Title: Receptor-Interacting Protein Kinase 1 (RIPK1), Cell Death and Human Diseases
Speaker: Prof. Junying YUAN
Time: 4:00-5:30 PM, 2 Feb. , 2023
Venue: Room 110, Lynn Library
Junying Yuan is a member of the National Academy of Sciences (US), a fellow of the American Academy of Arts and Sciences and a fellow of the American Association for the Advancement of Sciences. She received her Ph.D. in Neuroscience from Harvard University in 1989 and her undergraduate degree from Fudan University, Shanghai, China, in 1982. Dr. Yuan carried out her Ph.D. thesis work at the Massachusetts Institute of Technology in the laboratory of H. R. Horvitz. Her Ph.D. thesis work made significant contribution to Dr. Horvitz’s 2002 Nobel Prize. She was first appointed as Assistant Professor at Harvard Medical School in 1992, when she became a Principal Investigator of the Cardiovascular Research Center at Massachusetts General Hospital. She joined the Department of Cell Biology in 1996 and was appointed a Professor of Cell Biology at Harvard Medical School in 2000. In 2014, Dr. Yuan was appointed as Elizabeth D. Hay Professor of Cell Biology, a Professorship honors the late Professor Elizabeth D. Hay, the first female full professor in the history of Harvard Medical School. Dr. Yuan returned to China in 2020 and joined Shanghai Institute of Organic Chemistry, the Chinese Academy of Sciences, as the Director of Interdisciplinary Research Center on Biology and Chemistry.

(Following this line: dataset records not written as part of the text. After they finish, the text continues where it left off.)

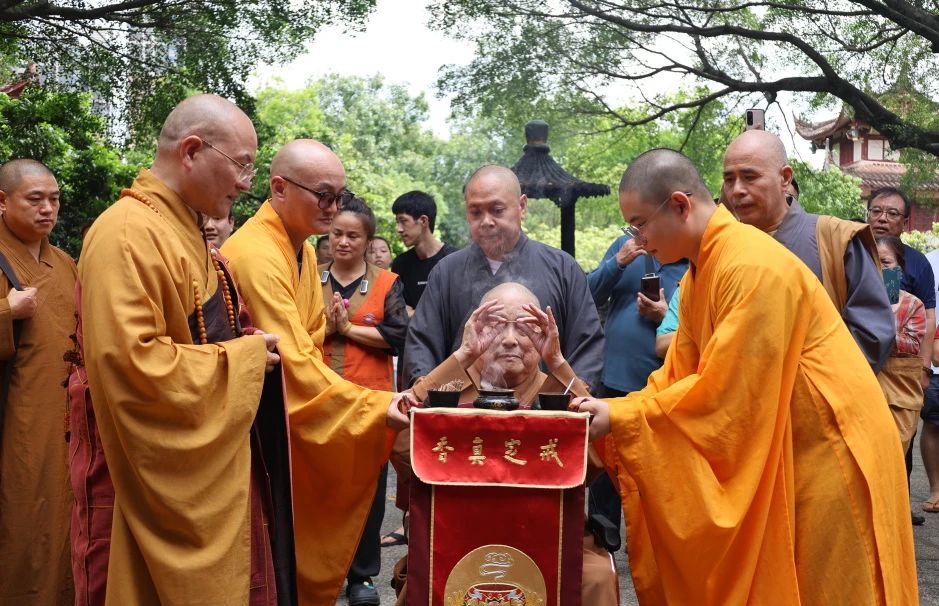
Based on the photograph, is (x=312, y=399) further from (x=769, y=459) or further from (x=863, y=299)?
(x=863, y=299)

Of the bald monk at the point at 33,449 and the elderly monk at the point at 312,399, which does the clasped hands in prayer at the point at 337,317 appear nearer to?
the elderly monk at the point at 312,399

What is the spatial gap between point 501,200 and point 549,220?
1512 inches

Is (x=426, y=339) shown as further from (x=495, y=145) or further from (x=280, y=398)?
(x=495, y=145)

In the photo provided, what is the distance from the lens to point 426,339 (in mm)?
4449

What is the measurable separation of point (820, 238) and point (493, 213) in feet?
4.47

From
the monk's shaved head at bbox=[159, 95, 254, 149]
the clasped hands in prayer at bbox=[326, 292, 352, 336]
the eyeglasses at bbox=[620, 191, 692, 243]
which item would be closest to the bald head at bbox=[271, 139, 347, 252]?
the monk's shaved head at bbox=[159, 95, 254, 149]

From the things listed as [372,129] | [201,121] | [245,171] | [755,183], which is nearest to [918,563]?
[755,183]

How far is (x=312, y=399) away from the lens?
12.0 feet

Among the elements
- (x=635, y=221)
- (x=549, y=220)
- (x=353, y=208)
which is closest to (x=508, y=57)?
(x=353, y=208)

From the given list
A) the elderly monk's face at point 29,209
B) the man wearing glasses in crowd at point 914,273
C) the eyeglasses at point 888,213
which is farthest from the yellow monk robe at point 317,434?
the eyeglasses at point 888,213

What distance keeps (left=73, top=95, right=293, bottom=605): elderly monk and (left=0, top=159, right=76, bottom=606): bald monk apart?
151cm

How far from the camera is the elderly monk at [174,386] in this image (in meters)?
2.92

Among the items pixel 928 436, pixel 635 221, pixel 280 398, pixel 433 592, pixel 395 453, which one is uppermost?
pixel 635 221

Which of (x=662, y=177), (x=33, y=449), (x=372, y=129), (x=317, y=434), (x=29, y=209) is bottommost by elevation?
(x=33, y=449)
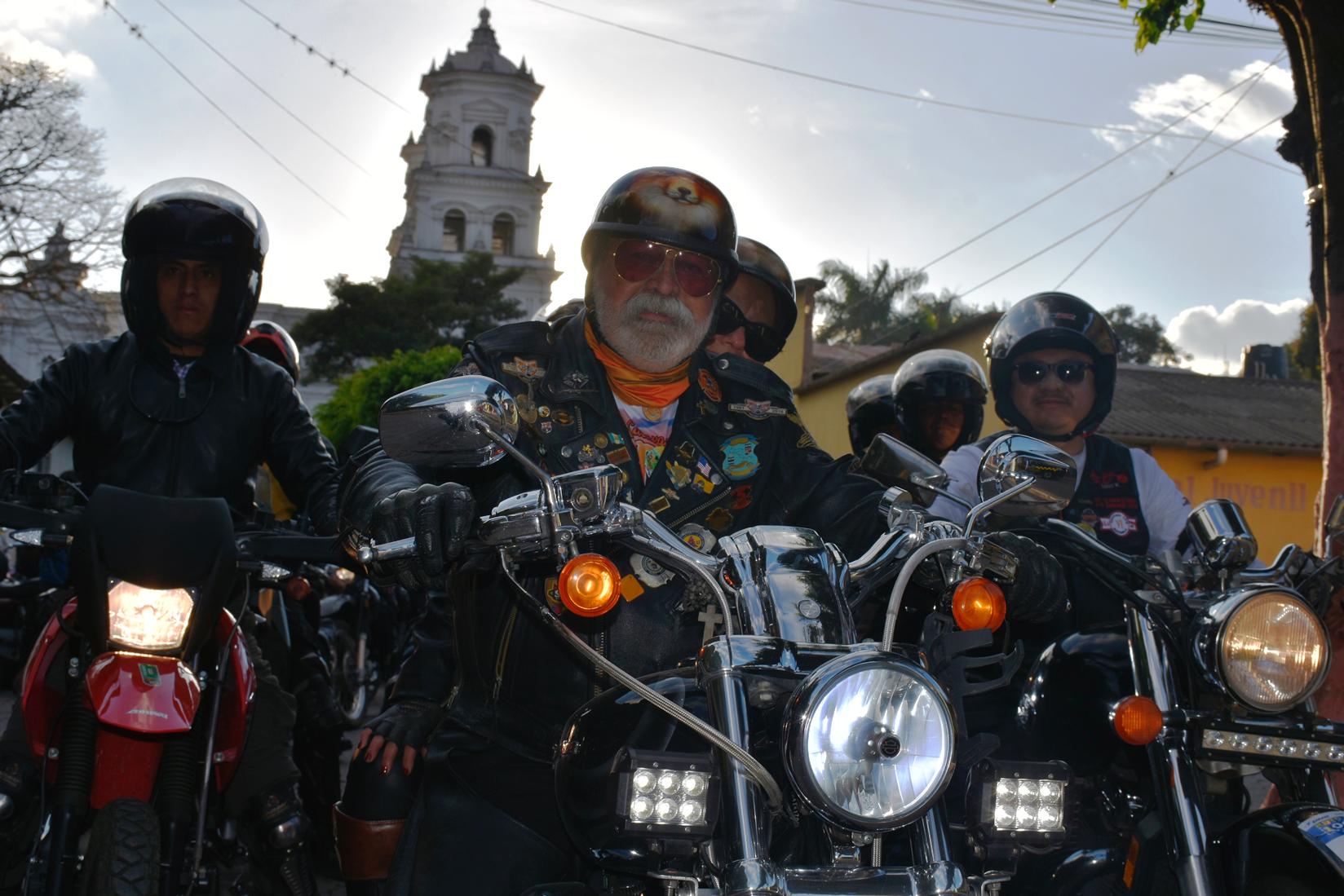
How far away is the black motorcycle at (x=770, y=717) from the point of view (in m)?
1.75

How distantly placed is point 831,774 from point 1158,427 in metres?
24.6

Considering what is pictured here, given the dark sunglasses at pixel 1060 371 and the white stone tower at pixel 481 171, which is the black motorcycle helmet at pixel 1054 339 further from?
the white stone tower at pixel 481 171

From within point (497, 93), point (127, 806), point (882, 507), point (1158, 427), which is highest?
point (497, 93)

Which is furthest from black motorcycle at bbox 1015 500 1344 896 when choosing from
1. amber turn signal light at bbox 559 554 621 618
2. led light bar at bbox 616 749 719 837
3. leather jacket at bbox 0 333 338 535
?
leather jacket at bbox 0 333 338 535

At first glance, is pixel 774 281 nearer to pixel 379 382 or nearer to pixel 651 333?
pixel 651 333

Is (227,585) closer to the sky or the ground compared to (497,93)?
closer to the ground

Since mid-1990's, Yuan began to focus on necrosis. Yuan discovered a form of regulated necrosis, which she named "necroptosis", and the role of RIPK1 kinase as a pharmacological target of necroptosis. Her work broke the traditional dogma that necrosis was a passive, uncontrolled form of cell death, and therefore, not amenable to therapeutic targeting. Dr. Yuan is among the top most cited scientists around the world. Her 230 published papers have been highly cited with collective citations of more than 98,000 times (H index 125). Dr. Yuan’s accomplishments have been honored by many awards including the Innovator Award for Breast Cancer Research, NIH Director’s Pioneer award and Agilent Technologies Thought Leader Award.
Receptor-Interacting Serine/Threonine-Protein Kinase 1 (RIPK1) is a master regulator of the cellular decision between pro-survival NF-κB signaling and death in response to a broad set of inflammatory and pro-death stimuli in human diseases. Activation of RIPK1 kinase promotes both cell death and inflammation. Inhibition of RIPK1 has shown efficacy in a wide range of animal models of human diseases. RIPK1 kinase activation has been demonstrated in post mortem human pathological samples of autoimmune and neurodegenerative conditions. An unique hydrophobic pocket in the allosteric regulatory domain of RIPK1 has enabled the development of highly selective small molecule inhibitors of its kinase activity, which have demonstrated safety in pre-clinical models and human clinical trials. Potential applications of these RIPK1 inhibitors for the treatment of monogenic and polygenic autoimmune, inflammatory, neurodegenerative, ischemic, and acute conditions - such as sepsis associated with severe COVID-19 are emerging. I will discuss RIPK1 biology and disease-associated mutations in RIPK1 signaling pathways, highlighting how basic research may be translated into advancement for the treatment of human diseases.